▶ _WORK TO DO_:
1 - Please summarize the documentation page below on managing existing indices in two sentences.
2 - Pick up the documentation page on managing existing indices from its last sentence and continue the section on reindexing into a managed index.

OpenSearch/docs/reference/ilm/ilm-with-existing-indices.a...

203 lines
6.6 KiB
Plaintext

[role="xpack"]
[testenv="basic"]
[[ilm-with-existing-indices]]
== Manage existing indices
If you've been using Curator or some other mechanism to manage periodic indices,
you have a couple options when migrating to {ilm-init}:
* Set up your index templates to use an {ilm-init} policy to manage your new indices.
Once {ilm-init} is managing your current write index, you can apply an appropriate policy to your old indices.
* Reindex into an {ilm-init}-managed index.
NOTE: Starting in Curator version 5.7, Curator ignores {ilm-init} managed indices.
[discrete]
[[ilm-existing-indices-apply]]
=== Apply policies to existing time series indices
The simplest way to transition to managing your periodic indices with {ilm-init} is
to <<apply-policy-template, configure an index template>> to apply a lifecycle policy to new indices.
Once the index you are writing to is being managed by {ilm-init},
you can <<apply-policy-multiple, manually apply a policy>> to your older indices.
Define a separate policy for your older indices that omits the rollover action.
Rollover is used to manage where new data goes, so isn't applicable.
Keep in mind that policies applied to existing indices compare the `min_age` for each phase to
the original creation date of the index, and might proceed through multiple phases immediately.
If your policy performs resource-intensive operations like force merge,
you don't want to have a lot of indices performing those operations all at once
when you switch over to {ilm-init}.
You can specify different `min_age` values in the policy you use for existing indices,
or set <<index-lifecycle-origination-date, `index.lifecycle.origination_date`>>
to control how the index age is calculated.
Once all pre-{ilm-init} indices have been aged out and removed,
you can delete the policy you used to manage them.
NOTE: If you are using {beats} or {ls}, enabling {ilm-init} in version 7.0 and onward
sets up {ilm-init} to manage new indices automatically.
If you are using {beats} through {ls},
you might need to change your {ls} output configuration and invoke the {beats} setup
to use {ilm-init} for new data.
[discrete]
[[ilm-existing-indices-reindex]]
=== Reindex into a managed index
An alternative to <<ilm-with-existing-periodic-indices,applying policies to existing indices>> is to
reindex your data into an {ilm-init}-managed index.

Collected data
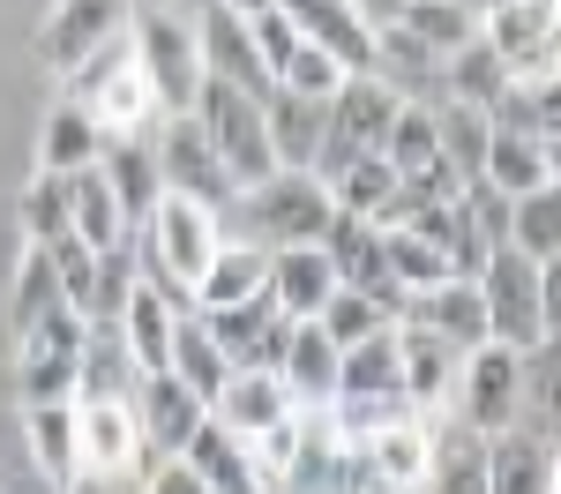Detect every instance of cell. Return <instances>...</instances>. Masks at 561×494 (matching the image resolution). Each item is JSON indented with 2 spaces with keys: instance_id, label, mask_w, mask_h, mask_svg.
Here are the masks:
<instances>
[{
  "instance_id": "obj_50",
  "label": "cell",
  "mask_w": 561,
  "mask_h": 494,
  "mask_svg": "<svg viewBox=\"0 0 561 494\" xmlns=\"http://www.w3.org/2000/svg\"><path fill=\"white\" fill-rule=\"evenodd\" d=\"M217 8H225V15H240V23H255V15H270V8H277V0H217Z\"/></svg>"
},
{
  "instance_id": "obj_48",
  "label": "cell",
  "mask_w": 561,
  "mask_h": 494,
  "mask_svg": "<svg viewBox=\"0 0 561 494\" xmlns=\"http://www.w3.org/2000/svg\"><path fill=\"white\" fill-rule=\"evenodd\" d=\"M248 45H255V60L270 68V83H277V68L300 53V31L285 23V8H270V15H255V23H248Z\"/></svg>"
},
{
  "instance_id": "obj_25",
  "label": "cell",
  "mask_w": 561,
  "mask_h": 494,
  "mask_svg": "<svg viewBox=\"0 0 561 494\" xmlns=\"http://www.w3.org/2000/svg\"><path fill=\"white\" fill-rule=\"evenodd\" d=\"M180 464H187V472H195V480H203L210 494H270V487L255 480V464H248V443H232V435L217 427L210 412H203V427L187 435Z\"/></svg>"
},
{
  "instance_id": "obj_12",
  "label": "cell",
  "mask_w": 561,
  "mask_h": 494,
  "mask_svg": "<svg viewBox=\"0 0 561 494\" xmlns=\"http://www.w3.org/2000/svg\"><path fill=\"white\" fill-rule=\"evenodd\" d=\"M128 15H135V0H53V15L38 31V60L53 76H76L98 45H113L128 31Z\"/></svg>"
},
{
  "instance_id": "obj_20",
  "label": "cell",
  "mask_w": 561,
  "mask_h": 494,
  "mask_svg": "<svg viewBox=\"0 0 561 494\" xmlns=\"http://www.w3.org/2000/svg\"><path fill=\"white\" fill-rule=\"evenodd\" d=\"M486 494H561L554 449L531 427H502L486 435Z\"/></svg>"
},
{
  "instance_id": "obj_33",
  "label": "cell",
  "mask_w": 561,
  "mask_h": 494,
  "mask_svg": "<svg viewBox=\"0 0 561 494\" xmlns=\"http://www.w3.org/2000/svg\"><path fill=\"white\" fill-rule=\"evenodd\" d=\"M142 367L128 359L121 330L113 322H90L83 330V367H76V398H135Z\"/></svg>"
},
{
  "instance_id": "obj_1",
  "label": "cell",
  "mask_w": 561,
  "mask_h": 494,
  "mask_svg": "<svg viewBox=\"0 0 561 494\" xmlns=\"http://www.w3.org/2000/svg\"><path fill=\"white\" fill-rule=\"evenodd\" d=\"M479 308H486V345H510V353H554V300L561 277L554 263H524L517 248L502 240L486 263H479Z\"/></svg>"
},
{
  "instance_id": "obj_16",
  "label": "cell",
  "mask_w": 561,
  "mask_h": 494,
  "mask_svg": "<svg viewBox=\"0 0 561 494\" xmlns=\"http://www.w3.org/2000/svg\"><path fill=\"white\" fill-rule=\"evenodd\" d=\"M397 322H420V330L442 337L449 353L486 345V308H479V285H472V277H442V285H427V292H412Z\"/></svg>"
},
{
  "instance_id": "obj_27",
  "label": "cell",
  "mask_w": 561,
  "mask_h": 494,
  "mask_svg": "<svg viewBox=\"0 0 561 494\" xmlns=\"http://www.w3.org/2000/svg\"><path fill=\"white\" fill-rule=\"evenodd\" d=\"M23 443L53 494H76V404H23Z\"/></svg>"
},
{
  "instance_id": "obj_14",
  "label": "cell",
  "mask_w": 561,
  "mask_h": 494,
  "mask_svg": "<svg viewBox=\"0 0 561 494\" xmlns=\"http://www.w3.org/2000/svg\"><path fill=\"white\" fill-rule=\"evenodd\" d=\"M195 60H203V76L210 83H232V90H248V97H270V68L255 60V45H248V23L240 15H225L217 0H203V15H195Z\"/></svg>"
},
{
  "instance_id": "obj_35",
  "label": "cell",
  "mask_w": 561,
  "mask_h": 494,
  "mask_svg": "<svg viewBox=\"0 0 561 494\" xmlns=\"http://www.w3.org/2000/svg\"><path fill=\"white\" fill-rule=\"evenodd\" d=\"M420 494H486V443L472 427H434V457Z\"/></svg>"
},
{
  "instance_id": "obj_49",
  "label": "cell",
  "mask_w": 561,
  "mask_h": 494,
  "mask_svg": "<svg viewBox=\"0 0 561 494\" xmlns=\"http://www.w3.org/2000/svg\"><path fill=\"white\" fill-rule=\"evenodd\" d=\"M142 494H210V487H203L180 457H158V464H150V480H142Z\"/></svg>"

▶ _RESPONSES FOR EACH TASK_:
1 - When moving from Curator or another mechanism to {ilm-init}, you can either set up index templates so an {ilm-init} policy manages new indices and then apply a policy to older ones, or reindex into an {ilm-init}-managed index. Older indices should get a separate policy without the rollover action, and because `min_age` is compared to each index's original creation date, you can use different `min_age` values or set `index.lifecycle.origination_date` to keep many indices from running resource-intensive operations at once.

2 -
You might want to do this if creating periodic indices with very small amounts of data
has led to excessive shard counts, or if continually indexing into the same index has led to large shards
and performance issues.
First, you need to set up the new {ilm-init}-managed index:
. Update your index template to include the necessary {ilm-init} settings.
. Bootstrap an initial index as the write index.
. Stop writing to the old indices and index new documents using the alias that points to bootstrapped index.
To reindex into the managed index:
. Pause indexing new documents if you do not want to mix new and old data in the {ilm-init}-managed index.
Mixing old and new data in one index is safe,
but a combined index needs to be retained until you are ready to delete the new data.
. Reduce the {ilm-init} poll interval to ensure that the index doesn't
grow too large while waiting for the rollover check.
By default, {ilm-init} checks to see what actions need to be taken every 10 minutes.
+
--
[source,console]
-----------------------
PUT _cluster/settings
{
"transient": {
"indices.lifecycle.poll_interval": "1m" <1>
}
}
-----------------------
// TEST[skip:don't want to overwrite this setting for other tests]
<1> Check once a minute to see if {ilm-init} actions such as rollover need to be performed.
--
. Reindex your data using the <<docs-reindex,reindex API>>.
If you want to partition the data in the order in which it was originally indexed,
you can run separate reindex requests.
+
--
IMPORTANT: Documents retain their original IDs. If you don't use automatically generated document IDs,
and are reindexing from multiple source indices, you might need to do additional processing to
ensure that document IDs don't conflict. One way to do this is to use a
<<reindex-scripts,script>> in the reindex call to append the original index name
to the document ID.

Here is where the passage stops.